JAKARTA, HETANEWS.com – Hari ini 30 April 2021 Partai Demokrat menjadi tranding topik di twitter, hal itu terjadi ketika sejumlah kader elit Demokrat mempertanyakan kasus yang di alami oleh mantan petinggi FPI dan juga soal pelabelan KKB sebagai teroris

Politisi partai Demokrat, Taufiqurahman, menyebutkan semakin hari semakin banyak oposisi yang di pidana mulai dari Habib Rizieq dan terbaru Munarman. Dia pun mempertanyakan sampai kapan rezim mempidanakan oposisi.

“Kurang apalagi sih menghajar oposisi?, mau sampai kapan terus-terusan menjadi zalim?,” kata Taufiqurahman dikutip Makassar.terkini.id.

Pernyataan yang disampaikan oleh Taufiqurahman ditanggapi oleh mantan kader Partai Demokrat Ferdinand Hutahaean, disebutkannya bahwa pemahaman yang disampaikan Taufiqurahman yang membuat dirinya keluar dari Partai Demokrat.

“Pemahaman seperti inilah yang salah satunya jadi alasan saya melepas jangkar dan berlayar di Samudra luas yg bebas.Teroris itu pidana dan kejahatan, bukan oposisi apalagi pejuang.
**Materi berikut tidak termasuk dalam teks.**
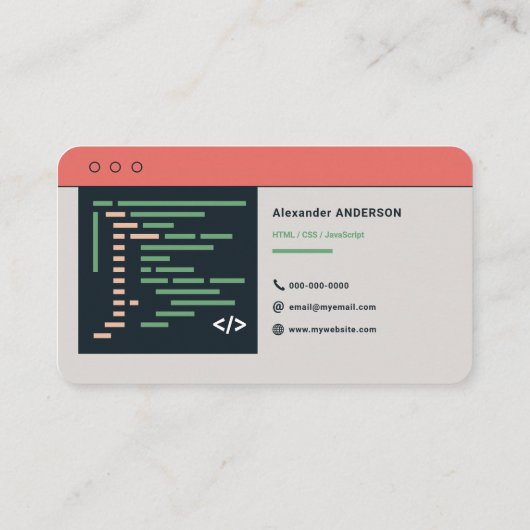 Webentwickler Visitenkarte (Rückseite)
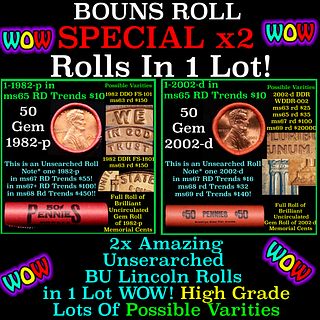 2x BU Shotgun Lincoln 1c rolls, 1982-p & 2002-d 50 pcs Each 100 Coins Total 50c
Mrk musuh negara dan musuh kemanusiaan mk hrs ditindak. Itu bkn zalim..!,” kata Ferdinand dikutip dari akun twitternya @Ferdinandhutahaean3.

Selain menyoroti soal kasus petinggi FPI, Demokrat juga menyoroti soal KKB di Papua, Demokrat mempertanyakan soal label yang dikeluarkan Pemerintah terhadap KKB yang disebut sebagai teroris.

Ketua Bappilu Partai Demokrat Andi Arief mengaku kecewa dengan Menkopolhukam Mahfud MD, dan menyebutnya sebagai sumbu pendek.

Saya kecewa dengan Prof @mohmahfudmd soal label teroris di Papua. Saya tidak mengira memilih jalan ini, ternyata dugaan banyak oramg selama ini benar, masuk kategori kelompok sumbu pendek,” tulis Andi di akun twitter pribadinya.

Pernyataan yang disampaikan oleh elit politik Demokrat menimbulkan pertanyaan di sejumlah kalangan elit politik dalam negeri.

Salah satunya adalah Politisi PKPI Teddy Gusnaidi mempertanyakan kepada SBY dan AHY terkait dukungan Demokrat mereka kepada KKB

“Pak @SBYudhoyono dan Pak @AgusYudhoyono, jadi Partai Demokrat mendukung KKB Papua yg telah membunuh aparat & rakyat Indonesia ya? Kalau iya, ya gak apa2 namanya jg pilihan. Yg penting jelas, jgn abu2, itu banci namanya. Kita bisa berhadap2an. Gue bela NKRI kalian bela KKB Papua,” katanya.

Politisi PSI Dedek Prayudi menyebut bahwa kini sedang menampung suara-suara oposisi yang tidak bertuan

“Demokrat sedang menampung suara² oposisi yang kini sedang tak bertuan. Bukan soal HAM bukan soal aktivis Islam. Sesimpel soal suara² tersebut tidak dikapitalisir pihak manapun, dan Demokrat "naksir" sama suara² itu. Bicara demokrat jangan bicara nilai,” katanya.